By Siv Schwink
April 19, 2016
John Blackburn, a physical-science technical assistant in the experimental nuclear physics group at Physics Illinois, has been selected for a prestigious Chancellor’s Distinguished Staff Award (CDSA) in recognition of his exceptional accomplishments and service to the University of Illinois. Blackburn’s name will be inscribed on a permanent plaque in the Staff Human Resources offices, and he will receive a commemorative plaque and a monetary prize of $2,000.
Blackburn has worked closely with faculty, postdoc, and student members of the nuclear physics group at Illinois for 18 years, fabricating highly specialized advanced scientific instrumentation for experiments at accelerator facilities at national laboratories and in China, Switzerland, and Germany.
Senior Research Engineer Eric Thorsland, who nominated Blackburn for the award, says that Blackburn has worked on a broad range of instrumentation projects.
“Recent projects he has completed include the mechanical design and construction of a forward electromagnetic calorimeter for PHENIX at Brookhaven National Laboratory and the mechanical strength analysis, R&D, and construction of a large-area drift chamber for the COMPASS experiment at CERN in Geneva, Switzerland,” shares Thorsland. "He also developed a technique for automatically adjusting for tool wear, with tolerances better than 50 microns, during the machining of raw G10 profiles into 10-foot precision anode and cathode frames for the COMPASS large-area drift chamber."
Professor Matthias Grosse Perdekamp has worked on many projects with Blackburn. He shares:
“These are challenging long-term projects that require not only great technical skill and a high degree of precision, but also tremendous perseverance and excellent organizational and management skills, to keep the projects on schedule and to overcome significant technical challenges. John is a great asset to our group and truly deserves this recognition. He is a superb technician, drafting engineer, and instrumentation developer. And his contributions to innovation, efficiency, and working climate are likewise exceptional. We are fortunate to have him.”

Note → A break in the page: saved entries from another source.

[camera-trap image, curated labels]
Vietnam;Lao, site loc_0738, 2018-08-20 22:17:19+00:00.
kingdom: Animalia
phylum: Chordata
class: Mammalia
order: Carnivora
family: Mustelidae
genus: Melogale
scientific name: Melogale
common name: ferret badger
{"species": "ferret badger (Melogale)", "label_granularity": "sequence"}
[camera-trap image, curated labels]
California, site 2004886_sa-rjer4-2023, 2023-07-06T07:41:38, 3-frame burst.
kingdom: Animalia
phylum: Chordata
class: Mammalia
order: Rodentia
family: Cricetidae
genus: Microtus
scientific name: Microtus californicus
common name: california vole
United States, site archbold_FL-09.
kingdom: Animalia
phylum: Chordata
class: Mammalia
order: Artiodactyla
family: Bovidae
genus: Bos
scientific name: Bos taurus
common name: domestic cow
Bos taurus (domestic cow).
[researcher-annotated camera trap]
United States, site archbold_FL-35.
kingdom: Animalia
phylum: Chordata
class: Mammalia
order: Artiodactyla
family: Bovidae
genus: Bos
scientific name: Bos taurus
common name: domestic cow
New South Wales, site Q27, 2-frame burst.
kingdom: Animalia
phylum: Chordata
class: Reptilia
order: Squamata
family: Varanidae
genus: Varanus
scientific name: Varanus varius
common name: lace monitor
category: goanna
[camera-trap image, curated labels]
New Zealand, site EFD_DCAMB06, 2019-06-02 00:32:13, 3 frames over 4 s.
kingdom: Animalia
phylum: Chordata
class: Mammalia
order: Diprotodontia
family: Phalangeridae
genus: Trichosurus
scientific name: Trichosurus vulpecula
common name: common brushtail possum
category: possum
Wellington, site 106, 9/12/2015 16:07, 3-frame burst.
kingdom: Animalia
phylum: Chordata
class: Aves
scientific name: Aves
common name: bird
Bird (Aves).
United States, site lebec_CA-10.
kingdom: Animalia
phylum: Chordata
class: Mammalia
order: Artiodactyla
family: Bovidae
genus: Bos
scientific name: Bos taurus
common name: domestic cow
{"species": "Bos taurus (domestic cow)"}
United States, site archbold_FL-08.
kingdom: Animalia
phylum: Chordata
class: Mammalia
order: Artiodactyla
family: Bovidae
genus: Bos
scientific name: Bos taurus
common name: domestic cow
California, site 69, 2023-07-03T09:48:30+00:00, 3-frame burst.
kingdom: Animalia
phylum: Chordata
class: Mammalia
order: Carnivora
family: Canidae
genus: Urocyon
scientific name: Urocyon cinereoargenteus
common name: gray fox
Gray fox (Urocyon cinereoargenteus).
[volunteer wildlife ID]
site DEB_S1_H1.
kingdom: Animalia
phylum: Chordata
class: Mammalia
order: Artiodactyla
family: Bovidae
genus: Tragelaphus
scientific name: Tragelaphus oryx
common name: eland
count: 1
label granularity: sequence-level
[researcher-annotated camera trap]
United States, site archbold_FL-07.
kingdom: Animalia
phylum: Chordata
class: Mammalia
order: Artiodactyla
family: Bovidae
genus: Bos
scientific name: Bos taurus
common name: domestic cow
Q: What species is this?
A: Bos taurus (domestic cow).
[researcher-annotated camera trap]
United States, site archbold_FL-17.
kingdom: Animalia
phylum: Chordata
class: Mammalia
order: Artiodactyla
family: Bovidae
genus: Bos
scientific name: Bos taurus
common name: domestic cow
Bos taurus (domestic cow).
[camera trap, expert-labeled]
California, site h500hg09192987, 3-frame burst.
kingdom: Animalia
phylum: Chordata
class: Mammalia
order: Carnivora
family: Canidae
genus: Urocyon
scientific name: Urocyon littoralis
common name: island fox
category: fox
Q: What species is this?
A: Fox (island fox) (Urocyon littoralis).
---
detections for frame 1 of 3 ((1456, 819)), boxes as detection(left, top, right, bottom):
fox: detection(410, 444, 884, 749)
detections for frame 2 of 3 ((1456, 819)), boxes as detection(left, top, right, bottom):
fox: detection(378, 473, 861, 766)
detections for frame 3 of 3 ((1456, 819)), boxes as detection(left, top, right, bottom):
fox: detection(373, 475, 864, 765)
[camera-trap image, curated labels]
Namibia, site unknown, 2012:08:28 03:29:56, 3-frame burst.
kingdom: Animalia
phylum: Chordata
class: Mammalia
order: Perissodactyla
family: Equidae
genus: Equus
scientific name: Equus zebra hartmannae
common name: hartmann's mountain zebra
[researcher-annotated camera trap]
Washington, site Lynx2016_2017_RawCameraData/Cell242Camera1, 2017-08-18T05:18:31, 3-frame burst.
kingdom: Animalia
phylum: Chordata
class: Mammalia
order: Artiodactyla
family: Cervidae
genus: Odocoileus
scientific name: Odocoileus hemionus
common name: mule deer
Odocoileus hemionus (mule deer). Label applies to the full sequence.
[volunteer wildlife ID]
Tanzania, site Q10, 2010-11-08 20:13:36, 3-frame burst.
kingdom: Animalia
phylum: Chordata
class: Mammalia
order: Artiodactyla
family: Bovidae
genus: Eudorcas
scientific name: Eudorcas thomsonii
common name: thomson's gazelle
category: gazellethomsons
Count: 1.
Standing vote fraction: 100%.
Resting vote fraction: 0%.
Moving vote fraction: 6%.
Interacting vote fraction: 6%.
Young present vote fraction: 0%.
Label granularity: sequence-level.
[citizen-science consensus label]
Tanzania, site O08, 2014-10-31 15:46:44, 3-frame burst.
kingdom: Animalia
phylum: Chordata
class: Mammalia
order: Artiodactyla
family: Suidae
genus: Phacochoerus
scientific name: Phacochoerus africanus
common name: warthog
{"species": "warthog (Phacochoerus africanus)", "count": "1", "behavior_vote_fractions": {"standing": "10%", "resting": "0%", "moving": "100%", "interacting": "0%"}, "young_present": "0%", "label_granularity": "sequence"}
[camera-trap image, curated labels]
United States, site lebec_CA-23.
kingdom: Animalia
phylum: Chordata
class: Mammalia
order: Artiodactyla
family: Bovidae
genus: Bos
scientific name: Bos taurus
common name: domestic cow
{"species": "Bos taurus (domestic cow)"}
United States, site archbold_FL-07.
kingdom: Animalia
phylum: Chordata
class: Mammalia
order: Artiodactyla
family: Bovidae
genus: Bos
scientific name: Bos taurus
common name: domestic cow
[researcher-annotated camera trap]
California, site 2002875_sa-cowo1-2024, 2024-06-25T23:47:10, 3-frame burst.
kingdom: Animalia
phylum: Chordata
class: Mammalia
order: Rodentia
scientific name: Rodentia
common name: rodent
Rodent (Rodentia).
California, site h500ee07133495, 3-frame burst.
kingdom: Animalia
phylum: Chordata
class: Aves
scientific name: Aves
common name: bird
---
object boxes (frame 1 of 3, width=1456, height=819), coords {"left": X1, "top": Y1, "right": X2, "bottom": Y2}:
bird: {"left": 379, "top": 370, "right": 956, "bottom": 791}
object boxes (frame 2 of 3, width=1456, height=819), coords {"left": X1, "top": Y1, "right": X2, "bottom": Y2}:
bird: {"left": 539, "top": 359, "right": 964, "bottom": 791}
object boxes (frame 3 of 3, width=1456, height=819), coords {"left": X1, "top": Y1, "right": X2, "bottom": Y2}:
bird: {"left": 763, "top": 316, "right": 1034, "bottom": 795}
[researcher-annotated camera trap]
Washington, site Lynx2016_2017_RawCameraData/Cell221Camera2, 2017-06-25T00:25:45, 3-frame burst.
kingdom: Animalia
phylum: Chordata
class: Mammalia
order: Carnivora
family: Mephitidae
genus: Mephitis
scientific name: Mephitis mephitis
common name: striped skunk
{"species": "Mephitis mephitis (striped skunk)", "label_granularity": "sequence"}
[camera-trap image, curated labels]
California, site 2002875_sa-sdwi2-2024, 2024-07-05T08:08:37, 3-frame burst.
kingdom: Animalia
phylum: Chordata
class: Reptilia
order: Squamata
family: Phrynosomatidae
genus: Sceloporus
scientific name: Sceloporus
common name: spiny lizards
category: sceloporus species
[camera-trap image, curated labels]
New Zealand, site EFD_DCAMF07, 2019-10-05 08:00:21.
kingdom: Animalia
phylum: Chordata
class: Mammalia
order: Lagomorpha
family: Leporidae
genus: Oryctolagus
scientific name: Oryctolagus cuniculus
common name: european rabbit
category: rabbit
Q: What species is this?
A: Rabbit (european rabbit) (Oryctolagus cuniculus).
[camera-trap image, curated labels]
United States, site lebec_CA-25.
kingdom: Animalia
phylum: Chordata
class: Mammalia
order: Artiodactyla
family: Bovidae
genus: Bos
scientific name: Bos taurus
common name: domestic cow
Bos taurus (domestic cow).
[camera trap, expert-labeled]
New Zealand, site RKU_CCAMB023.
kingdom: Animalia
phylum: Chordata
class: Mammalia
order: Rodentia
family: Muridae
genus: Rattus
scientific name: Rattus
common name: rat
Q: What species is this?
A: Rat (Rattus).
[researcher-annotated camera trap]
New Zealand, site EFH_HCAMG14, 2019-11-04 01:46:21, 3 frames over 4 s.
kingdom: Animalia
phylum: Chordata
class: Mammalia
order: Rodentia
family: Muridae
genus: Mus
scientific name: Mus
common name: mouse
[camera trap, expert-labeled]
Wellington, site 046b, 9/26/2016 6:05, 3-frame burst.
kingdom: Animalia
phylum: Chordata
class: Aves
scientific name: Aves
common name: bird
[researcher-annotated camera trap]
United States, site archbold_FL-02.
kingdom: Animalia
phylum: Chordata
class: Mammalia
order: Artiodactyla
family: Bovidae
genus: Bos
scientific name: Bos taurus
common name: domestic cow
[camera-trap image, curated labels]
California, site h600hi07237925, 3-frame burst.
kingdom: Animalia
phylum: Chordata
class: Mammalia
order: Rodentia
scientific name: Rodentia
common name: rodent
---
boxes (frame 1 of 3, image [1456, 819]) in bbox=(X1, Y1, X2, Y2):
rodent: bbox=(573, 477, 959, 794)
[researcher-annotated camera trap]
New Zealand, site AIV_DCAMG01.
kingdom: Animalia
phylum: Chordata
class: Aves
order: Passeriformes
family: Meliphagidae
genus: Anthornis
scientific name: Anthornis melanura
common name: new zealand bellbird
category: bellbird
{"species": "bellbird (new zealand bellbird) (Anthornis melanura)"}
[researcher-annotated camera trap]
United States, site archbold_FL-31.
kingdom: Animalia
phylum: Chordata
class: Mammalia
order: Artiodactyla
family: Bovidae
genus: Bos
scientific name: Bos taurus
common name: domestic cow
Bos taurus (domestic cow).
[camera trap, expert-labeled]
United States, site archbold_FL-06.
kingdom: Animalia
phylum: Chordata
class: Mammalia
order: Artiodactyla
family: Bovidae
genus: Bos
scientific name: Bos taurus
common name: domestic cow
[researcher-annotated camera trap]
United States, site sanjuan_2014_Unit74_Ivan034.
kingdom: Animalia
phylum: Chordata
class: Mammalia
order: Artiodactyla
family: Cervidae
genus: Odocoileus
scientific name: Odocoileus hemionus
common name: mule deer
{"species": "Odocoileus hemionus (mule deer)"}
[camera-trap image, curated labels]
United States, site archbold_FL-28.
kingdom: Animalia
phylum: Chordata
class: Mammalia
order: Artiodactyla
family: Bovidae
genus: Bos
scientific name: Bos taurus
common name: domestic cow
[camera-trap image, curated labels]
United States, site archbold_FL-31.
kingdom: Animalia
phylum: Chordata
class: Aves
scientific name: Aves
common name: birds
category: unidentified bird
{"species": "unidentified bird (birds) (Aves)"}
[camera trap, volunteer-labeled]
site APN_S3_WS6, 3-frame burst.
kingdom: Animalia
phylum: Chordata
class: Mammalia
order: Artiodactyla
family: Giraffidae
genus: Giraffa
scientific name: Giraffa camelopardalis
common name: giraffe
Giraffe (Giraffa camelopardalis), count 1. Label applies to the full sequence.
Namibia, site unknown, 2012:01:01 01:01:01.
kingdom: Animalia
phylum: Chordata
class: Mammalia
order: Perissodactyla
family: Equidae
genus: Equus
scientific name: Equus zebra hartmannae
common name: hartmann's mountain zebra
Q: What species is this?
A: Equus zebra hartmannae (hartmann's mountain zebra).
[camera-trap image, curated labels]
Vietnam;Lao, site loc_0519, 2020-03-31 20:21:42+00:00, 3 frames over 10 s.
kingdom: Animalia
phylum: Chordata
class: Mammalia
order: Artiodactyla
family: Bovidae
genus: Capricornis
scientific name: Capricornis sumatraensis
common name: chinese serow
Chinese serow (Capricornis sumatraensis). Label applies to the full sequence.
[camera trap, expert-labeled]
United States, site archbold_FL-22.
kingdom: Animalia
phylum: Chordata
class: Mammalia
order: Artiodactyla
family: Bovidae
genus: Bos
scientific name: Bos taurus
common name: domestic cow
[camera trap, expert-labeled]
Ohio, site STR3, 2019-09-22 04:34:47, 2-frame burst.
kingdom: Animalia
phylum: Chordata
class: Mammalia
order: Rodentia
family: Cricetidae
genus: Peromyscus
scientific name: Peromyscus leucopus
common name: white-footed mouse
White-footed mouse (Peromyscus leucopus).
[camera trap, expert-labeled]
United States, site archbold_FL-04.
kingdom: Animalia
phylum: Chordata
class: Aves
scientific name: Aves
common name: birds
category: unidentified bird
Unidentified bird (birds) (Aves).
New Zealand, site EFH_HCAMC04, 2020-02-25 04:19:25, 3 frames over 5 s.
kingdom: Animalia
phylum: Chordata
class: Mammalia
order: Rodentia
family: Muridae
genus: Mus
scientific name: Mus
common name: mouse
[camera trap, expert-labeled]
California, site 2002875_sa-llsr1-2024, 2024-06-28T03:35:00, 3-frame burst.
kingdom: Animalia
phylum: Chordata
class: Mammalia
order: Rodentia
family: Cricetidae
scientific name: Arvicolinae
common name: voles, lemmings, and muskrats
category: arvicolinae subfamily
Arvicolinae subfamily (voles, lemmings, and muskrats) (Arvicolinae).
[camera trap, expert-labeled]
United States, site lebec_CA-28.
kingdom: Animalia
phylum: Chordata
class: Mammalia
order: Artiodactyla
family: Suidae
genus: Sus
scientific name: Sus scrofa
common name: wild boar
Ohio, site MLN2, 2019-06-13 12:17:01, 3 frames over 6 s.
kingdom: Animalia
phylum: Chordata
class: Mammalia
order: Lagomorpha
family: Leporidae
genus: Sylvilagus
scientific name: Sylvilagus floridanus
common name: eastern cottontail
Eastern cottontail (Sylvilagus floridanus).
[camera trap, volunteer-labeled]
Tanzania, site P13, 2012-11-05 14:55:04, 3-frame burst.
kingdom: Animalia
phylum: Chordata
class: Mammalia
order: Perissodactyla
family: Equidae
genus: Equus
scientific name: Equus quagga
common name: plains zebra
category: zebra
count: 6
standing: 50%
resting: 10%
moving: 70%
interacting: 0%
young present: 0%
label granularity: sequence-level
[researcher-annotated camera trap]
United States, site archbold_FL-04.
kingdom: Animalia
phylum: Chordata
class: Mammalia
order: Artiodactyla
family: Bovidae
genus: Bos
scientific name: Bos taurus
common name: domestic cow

Professor Doug Beck remembers Blackburn’s earliest work for the group.
“John’s work for us began with fabrication of specialized particle detectors. The key to the success of these devices was careful assembly—there were many steps that had to be executed precisely. He did all the assembly on his own, managing the entire process from start to finish. These detectors were used very successfully in ground-breaking measurements at Brookhaven National Laboratory that have been internationally recognized.”
According to Grosse Perdekamp, Blackburn’s contributions have expanded since that first project.
“John constantly works to expand his knowledge and skills,” asserts Grosse Perdekamp. “ This has given the nuclear physics group the ability to conquer new instrumentation technology and has saved us significant research funds that otherwise would have been spent bringing in outside expertise.”
Critical technical skills Blackburn has mastered while in his current position include computer-aided mechanical design of instruments; structural analysis of mechanical instrument components; construction and operation of cryogenic systems for large liquid He-4 targets for use in high-precision magnetic fields; high-precision machining of large mechanical detector components made of abrasive composite materials; and techniques for cutting scintillating optical fibers and plastics with diamond tools for superior surface qualities.
Grosse Perdekamp sums up, “I have worked with technicians and engineers on instrumentation for nuclear physics experiments at Freiburg and Mainz Universities, CERN, Yale, Los Alamos, BNL, and Illinois—John stands out as one of the very best technicians and instrumentation developers I have ever worked with.”
Blackburn and the other 2016 CDSA winners will be honored at a banquet this spring.